California Home Price Gains Finally Leveling Off

BalanceHome price increases in California are beginning to moderate, a sign that our state’s housing market is heading toward a more balanced condition.

The median price for a single-family home in the state was $457,160 in June, a 2 percent decline from the preceding month, according to the California Association of Realtors latest home sales and price report. Although prices rose 6.6 percent from June 2013, the rate of annual appreciation was the lowest in quite some time.

“Home prices are finally increasing at a healthier pace, and the smallest year-over-year price gain in more than two years suggests that prices are stabilizing,” CAR Vice President and Chief Economist Leslie Appleton-Young said in a statement. “Last year’s frenzied market of multiple offers, which drove sales prices above listing prices, has tapered off as the sales-to-list price ratio has dropped to a more normal level at nearly 99 percent, which signals a return to a more balanced market.”

Here in the Bay Area, gains outstripped the state upticks on both a monthly and yearly basis. The median home price across our nine counties rose to $771,610, up 0.4 percent from May and 10 percent from June 2013. Six local counties lead the state by highest home price: San Mateo ($1,120,000), Marin ($1,060,610), San Francisco ($987,500), Santa Clara ($900,000), Contra Costa ($765,960), and Alameda ($743,810).

Annual home price increases exceeded double digits in six Bay counties, with Alameda heading up the pack at 16.3 percent. The robust year-over-year growth in Alameda County has pushed it ahead of the historically expensive Orange County and Santa Barbara County markets, both of which had higher home prices in June 2013.

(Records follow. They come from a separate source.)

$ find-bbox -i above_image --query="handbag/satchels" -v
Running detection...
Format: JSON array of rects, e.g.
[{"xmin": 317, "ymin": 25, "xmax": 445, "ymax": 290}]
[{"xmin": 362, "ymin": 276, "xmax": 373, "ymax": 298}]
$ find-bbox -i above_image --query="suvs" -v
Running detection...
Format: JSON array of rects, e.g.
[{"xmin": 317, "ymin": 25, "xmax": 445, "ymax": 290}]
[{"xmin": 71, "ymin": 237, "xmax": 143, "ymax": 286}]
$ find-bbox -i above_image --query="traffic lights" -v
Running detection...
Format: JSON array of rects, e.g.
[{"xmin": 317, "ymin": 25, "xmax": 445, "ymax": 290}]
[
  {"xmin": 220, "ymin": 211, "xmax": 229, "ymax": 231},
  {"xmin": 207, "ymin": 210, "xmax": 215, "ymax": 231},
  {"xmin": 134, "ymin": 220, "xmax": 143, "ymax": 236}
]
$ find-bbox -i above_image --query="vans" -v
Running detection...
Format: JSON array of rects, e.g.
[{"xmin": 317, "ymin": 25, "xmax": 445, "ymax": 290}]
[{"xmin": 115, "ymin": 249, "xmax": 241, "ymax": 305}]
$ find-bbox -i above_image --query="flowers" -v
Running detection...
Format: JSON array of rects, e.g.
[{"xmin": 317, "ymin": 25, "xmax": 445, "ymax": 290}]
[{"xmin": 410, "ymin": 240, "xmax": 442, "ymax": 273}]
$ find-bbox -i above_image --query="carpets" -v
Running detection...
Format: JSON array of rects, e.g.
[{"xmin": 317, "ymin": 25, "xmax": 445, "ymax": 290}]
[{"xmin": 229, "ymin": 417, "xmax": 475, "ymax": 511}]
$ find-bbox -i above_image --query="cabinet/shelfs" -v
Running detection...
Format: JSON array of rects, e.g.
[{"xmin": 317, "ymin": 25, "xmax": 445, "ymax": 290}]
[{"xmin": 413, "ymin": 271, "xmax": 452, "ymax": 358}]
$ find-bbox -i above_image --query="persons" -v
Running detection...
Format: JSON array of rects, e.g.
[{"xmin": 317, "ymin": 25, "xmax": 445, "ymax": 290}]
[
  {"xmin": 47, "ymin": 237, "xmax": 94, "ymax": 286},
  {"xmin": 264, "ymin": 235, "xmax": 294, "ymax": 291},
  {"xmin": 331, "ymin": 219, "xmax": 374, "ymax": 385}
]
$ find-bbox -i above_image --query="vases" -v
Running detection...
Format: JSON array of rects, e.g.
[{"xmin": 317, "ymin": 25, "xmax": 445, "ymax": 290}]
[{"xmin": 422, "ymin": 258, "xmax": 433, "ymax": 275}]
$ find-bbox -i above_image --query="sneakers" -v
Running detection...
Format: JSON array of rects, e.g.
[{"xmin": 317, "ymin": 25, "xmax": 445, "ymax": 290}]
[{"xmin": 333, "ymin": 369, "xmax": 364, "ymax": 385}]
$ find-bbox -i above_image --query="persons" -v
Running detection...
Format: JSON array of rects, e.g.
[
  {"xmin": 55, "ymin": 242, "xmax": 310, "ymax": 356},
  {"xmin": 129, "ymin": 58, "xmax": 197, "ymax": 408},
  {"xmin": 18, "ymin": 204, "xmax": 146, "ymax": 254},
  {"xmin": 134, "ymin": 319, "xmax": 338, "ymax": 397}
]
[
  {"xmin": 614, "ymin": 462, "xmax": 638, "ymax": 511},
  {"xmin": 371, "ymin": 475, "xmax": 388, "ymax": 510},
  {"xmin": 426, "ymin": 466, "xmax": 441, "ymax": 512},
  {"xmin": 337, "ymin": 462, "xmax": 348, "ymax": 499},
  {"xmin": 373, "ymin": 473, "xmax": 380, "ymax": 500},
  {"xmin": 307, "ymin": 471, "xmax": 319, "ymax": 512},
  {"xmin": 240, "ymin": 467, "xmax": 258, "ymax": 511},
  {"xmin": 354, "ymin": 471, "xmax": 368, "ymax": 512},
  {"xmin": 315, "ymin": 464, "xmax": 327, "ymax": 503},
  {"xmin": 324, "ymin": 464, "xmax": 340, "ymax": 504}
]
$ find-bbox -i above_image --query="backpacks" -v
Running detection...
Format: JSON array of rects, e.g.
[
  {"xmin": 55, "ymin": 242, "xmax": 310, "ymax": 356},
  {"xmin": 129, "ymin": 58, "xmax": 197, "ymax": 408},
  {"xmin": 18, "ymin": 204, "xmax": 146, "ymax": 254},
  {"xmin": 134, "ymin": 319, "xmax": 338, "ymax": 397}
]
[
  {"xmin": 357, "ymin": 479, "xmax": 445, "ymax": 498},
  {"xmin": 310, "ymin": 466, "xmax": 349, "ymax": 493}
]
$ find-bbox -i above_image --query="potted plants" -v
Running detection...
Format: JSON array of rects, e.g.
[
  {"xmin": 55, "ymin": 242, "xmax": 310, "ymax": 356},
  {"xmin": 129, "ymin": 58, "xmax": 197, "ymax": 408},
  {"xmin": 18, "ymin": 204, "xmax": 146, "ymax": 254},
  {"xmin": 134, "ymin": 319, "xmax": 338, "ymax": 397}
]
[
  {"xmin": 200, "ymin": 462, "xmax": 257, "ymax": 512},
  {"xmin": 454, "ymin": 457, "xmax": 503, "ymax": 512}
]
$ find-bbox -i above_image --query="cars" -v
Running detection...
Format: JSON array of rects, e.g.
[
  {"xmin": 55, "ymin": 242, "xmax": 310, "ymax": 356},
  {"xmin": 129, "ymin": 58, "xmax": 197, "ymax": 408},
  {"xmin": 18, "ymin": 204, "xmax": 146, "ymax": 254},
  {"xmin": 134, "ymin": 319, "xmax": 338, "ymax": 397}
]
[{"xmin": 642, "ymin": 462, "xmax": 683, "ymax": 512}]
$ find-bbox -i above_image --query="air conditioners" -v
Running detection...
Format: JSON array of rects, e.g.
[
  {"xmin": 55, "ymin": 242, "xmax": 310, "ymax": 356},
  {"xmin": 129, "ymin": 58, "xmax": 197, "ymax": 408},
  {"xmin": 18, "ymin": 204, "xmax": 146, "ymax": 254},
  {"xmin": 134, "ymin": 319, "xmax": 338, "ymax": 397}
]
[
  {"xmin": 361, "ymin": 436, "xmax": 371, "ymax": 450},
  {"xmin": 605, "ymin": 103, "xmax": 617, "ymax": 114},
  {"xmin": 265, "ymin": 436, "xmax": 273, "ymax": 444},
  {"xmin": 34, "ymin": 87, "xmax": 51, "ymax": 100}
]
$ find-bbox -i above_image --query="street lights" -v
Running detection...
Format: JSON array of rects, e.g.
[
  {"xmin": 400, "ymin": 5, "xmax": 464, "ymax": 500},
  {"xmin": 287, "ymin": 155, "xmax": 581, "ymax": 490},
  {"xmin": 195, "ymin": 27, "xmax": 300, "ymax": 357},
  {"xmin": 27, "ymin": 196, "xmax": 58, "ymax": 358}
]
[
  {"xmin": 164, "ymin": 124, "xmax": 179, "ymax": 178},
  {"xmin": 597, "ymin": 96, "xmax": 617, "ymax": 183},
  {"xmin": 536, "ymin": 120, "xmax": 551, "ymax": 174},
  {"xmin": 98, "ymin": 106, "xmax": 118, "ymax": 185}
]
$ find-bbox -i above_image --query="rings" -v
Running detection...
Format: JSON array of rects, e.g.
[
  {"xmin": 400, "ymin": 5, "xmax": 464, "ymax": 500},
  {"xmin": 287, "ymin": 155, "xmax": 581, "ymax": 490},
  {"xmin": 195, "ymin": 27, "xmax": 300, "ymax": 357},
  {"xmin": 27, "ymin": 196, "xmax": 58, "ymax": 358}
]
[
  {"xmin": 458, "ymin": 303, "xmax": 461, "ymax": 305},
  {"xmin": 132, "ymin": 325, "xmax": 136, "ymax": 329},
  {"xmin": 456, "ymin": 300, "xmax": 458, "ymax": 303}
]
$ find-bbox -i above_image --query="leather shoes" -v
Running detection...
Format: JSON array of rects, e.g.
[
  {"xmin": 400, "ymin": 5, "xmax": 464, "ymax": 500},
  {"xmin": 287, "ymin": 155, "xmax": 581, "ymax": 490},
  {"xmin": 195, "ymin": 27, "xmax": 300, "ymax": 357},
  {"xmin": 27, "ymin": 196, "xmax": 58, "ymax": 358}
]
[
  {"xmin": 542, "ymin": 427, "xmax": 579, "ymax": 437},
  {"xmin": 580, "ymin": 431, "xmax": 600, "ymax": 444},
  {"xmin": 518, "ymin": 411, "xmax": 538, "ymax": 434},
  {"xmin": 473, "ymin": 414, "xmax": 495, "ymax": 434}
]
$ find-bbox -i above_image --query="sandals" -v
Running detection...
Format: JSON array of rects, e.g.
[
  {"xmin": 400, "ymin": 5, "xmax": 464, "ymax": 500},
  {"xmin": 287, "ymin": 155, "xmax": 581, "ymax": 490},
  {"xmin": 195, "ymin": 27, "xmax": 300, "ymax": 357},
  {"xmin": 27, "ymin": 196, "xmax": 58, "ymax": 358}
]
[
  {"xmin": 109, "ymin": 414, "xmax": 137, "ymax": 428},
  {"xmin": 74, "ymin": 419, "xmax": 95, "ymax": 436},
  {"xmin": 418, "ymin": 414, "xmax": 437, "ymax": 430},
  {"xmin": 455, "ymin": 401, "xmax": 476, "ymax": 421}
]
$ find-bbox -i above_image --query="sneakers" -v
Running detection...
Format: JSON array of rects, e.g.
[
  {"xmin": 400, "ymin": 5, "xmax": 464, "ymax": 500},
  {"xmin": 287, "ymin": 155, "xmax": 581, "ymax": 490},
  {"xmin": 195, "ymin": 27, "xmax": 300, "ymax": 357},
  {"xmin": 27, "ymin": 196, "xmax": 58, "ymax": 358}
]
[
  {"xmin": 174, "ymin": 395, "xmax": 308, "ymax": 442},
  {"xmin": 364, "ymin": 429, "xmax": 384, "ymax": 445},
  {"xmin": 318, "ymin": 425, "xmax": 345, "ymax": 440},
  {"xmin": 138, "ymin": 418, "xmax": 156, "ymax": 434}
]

Although unsold inventory across the state has increased substantially over the past year, the Bay Area has felt little of that relief.

Since June 2013, the months’ supply of inventory in California has increased from 2.9 to 3.7, meaning that the state is gradually moving from a seller’s market to a more balanced one. In that same time period, the Bay Area MSI inched up from 2.3 to 2.4, with four local counties actually recording inventory declines from a year earlier.

Unsurprisingly, five of the aforementioned six Bay Area counties with the state’s priciest homes also have the slimmest supply of inventory. The MSI ranged from 1.8 in San Mateo County to 2.4 in Marin County.

In what will surely come as more welcome news to beleaguered Bay Area shoppers, the pace of home sales slowed considerably in June from the previous month. Homes left the market in an average of 33.3 days, about a week longer than in May.